Stop writing regexes to lint your code

Written on 2021-04-04

The plural of regex is regrets.

The problem with regex-based linting tools is fundamentally you are reimplementing language's grammar in hacky manner and you'll inevitably find out edge cases.

Take this simple python code as an example.

def add(a, b):
    return a + b

How would you match this code using regexes? Firstly regexes are a pain to work with multiple lines, secondly, python is not a regular language so you'll never be able to parse it with 100% guarantee using just regexes.

The most important thing to remember is: code is not a piece of text, it's a tree.

    function_definition
         /        \
      args        return
      /  \           |
     a    b       binary_op
                  /   |   \
                (+)   a    b

Mmmm, LISPy. λ

This code, when represented as tree removes lots of noise in the text that's irrelevant e.g. whitespace, newlines.

Enter Semgrep - "Semantic Grep"

Semgrep patterns

Two most basic primitive operators that will get you quite far using Semgrep are:

Examples:

print(...) # match any print statement

$A == $A   # match places where the same thing is compared with itself

Finding similar bugs

Recently I came across a bug that was modifying objects after committing to the database. This change would not get committed to the database.

def after_submit(self):
    # some irrelevant stuff that can be ignored
    self.status = "Submitted"
    # some more  irrelevant stuff

Naturally, you would want to check if the same issue is occurring in other places too. But there are thousands of instances where this method is used and writing code for one-off tasks is probably not worth the efforts.

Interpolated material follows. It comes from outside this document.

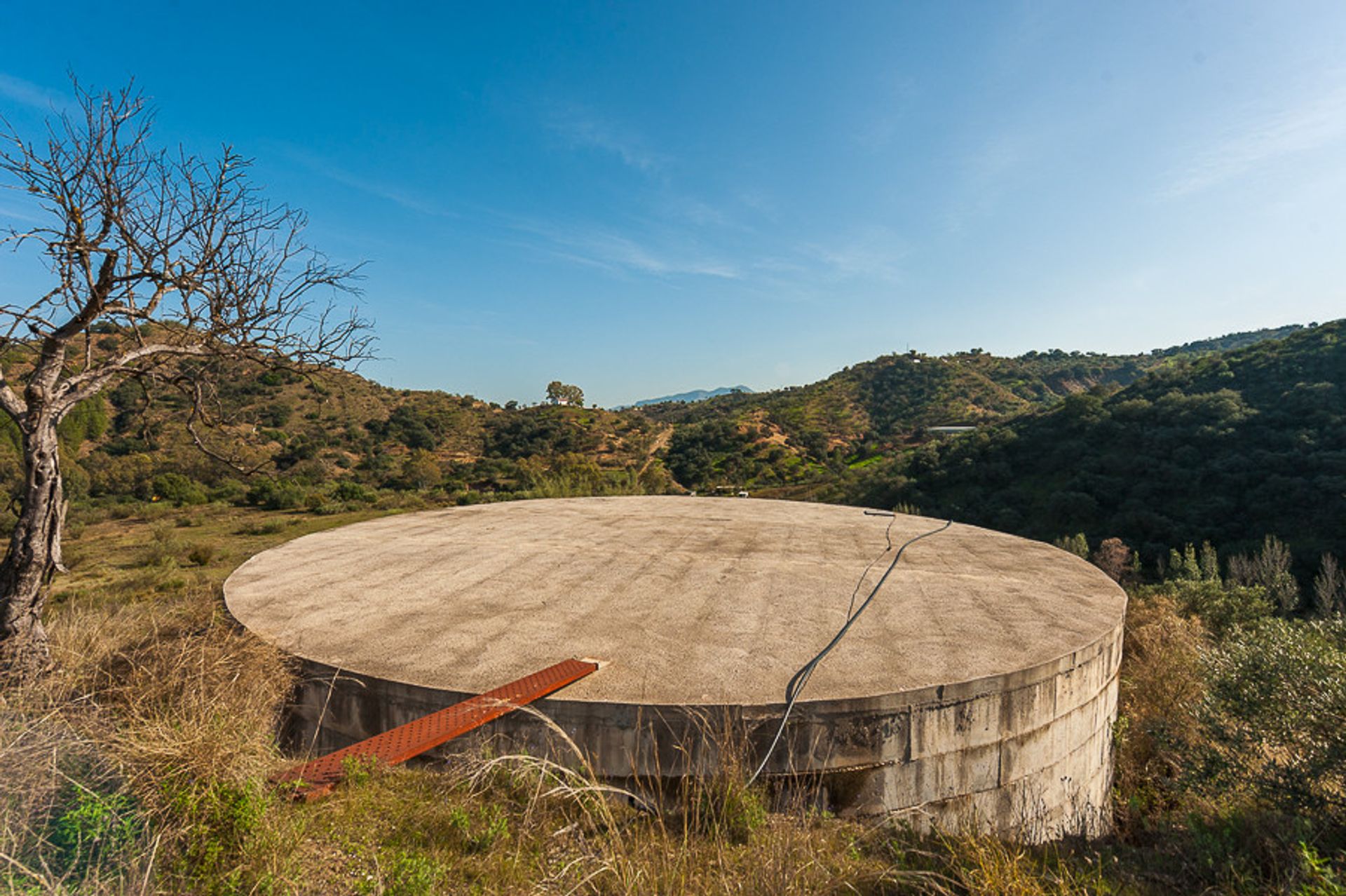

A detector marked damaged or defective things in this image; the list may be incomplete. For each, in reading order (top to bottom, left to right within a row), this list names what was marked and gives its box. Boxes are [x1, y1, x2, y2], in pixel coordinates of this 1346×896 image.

Semgrep makes this task easy as well. You can copy-paste original buggy code, replace things to ignore with an ellipsis operator.

def after_submit(self)
    ...
    self.$ATTR = ...

After you have written this rule, you might as well add it to CI so it's never missed in code reviews.

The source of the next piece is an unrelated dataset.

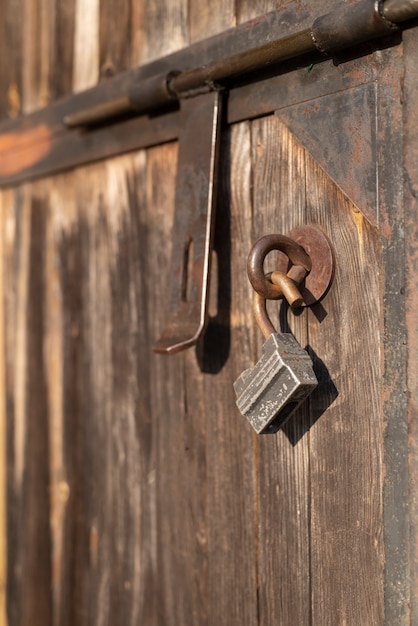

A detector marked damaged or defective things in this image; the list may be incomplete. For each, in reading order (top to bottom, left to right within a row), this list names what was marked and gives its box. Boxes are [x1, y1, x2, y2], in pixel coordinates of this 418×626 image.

rusty metal rail [63, 0, 416, 129]
rust stain [0, 123, 51, 176]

Finally, here's how you'd match the original example shown in first codeblock:

def $FUNC($X, $Y):
  return $X + $Y

You can see this pattern in action on online editor: https://semgrep.dev/s/O1ew/

Conclusion

The examples I shared are trivial but you can use them to build far complex patterns by composing individual patterns and combining them with boolean logic e.g. "match this pattern but not that pattern" and so on. The documentation is excellent for beginners, so I will just point to you to their getting started page to begin using it.